See here for all publications

  • IEEE Computer Society Distinguished Contributor, 2021
  • ACM Distinguished Member, 2021 for "Outstanding Scientific Contributions to Computing"
  • IEEE TCSC Award for Excellence in Scalable Computing (Middle Career Researcher), 2020 for contributions to "Big Data Platforms, Programming Models and Dataflow Scheduling on Distributed Systems"
  • Swarna Jayanti Fellowship, 2019-2024. "Scalable Management and Analytics of Temporal Graphs"
  • Best Paper Award, IEEE International Conference on Cloud Computing (CLOUD), 2019. "Adaptive Partition Migration for Irregular Graph Algorithms on Elastic Resources", Dindokar and Simmhan
  • IEEE SCALE Challenge. First Place, 2019. "Dynamic Scaling of Video Analytics for Wide-area Tracking in Urban Spaces", Khochare, et al.
  • EuroPar Distinguished Paper Award, 2018. "VIoLET: A Large-scale Virtual Environment for Internet of Things", Badiger, Baheti and Simmhan
  • IEEE HiPC Best Paper Finalist, 2018. "ARM Wrestling with Big Data: A Study of Commodity ARM64 Server for Big Data Workloads", Jayanth Kalyanasundaram and Yogesh Simmhan
  • IEEE SCALE Challenge. First Place, 2012. "Adaptive Energy Forecasting and Information Diffusion for Smart Power Grids", Simmhan, et al.
  • Microsoft Ship-It Award, 2009. "Microsoft Trident Scientific Workflow Workbench", Barga, et al.
  • IEEE/ACM Supercomputing HPC Storage Challenge. First Place, 2008. "GrayWulf: Scalable Cluster Architecture for Data Intensive Computing", Szalay, et al.

Current Service

Recent Past Service

The primary course I teach is DS256: Scalable Systems for Data Science (3:1), being offered in the Jan semester starting from 2016 at the CDS department. It is a soft-core course for the M.Tech.(CDS) course degree program. The course covers platforms and tools required for developing algorithms, and programming and analyzing Big Data. A major programming project is an essential part of the course, with students working over real-world, large datasets, and using Big Data platforms at scale.
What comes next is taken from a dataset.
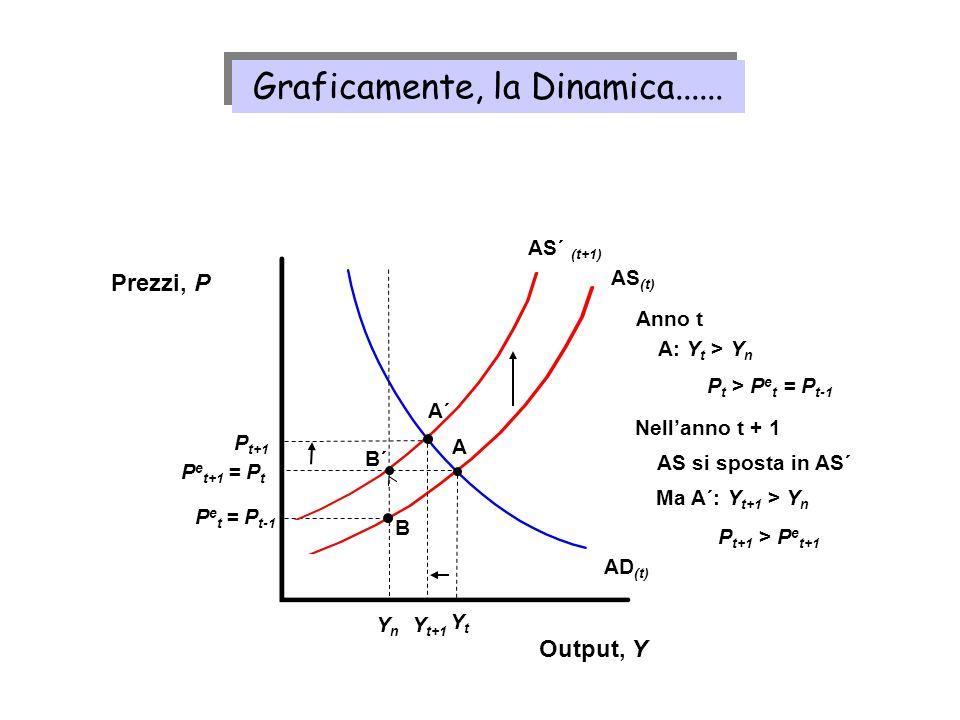 AS (t) Output, Y Prezzi, P AD (t) YtYt P e t+1 = P t A YnYn Anno t A: Y t > Y n P t > P e t = P t-1 P e t = P t-1 B AS´ (t+1) Nellanno t + 1 Ma A´: Y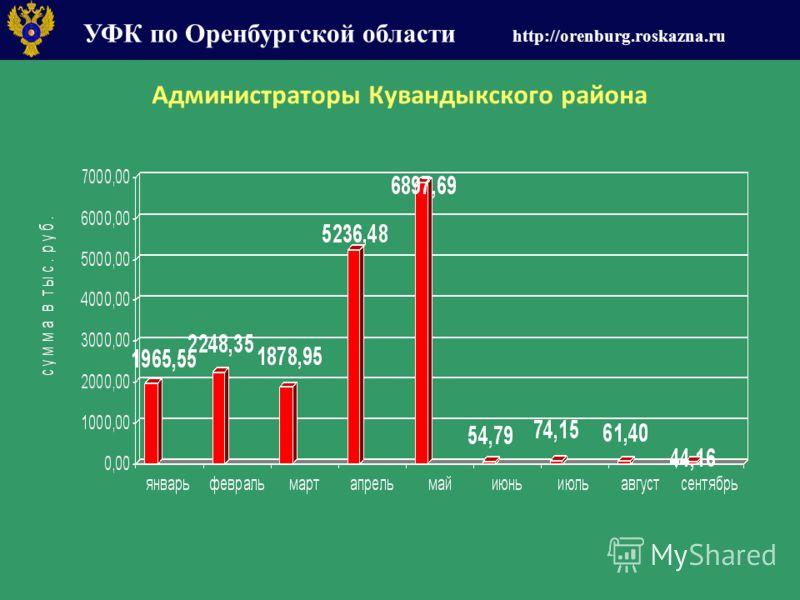 УФК по Оренбургской области http://orenburg.roskazna.ru Администраторы Кувандыкского района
I also teach the DA231: Data Engineering at Scale (3:1) online core course as part of the new M.Tech. in Data Science and Business Analytics (DSBA) program started in Aug, 2021, as part of IISc's push towards online education and degrees targetted at industry professionals. The course trains students in using Big Data platforms to acquire, manage, process and derive insights from large-scale, fast and linked data, while understanding the core distributed systems principles that make these platforms work.

I give lectures on data engineering, Cloud and IoT topics as part of several online certification programs jointly conducted by IISc and TalentSprint, including Computational Data Science, Digital Health and Imaging and Deep Learning: Foundations and Applications.

Till 2020, I co-taught the DS221: Introduction to Scalable Systems (3:0),jointly with Profs. Sathish Vadhiyar and Matthew Jacob. This is a core-course for the M.Tech.(CDS) course degree program. It blends various systems concepts for students with a non-computer science under-graduate major, and introduces architecture, operating systems, data structures, algorithms and programming. It also includes more advanced topics on parallel computing and Big Data platforms.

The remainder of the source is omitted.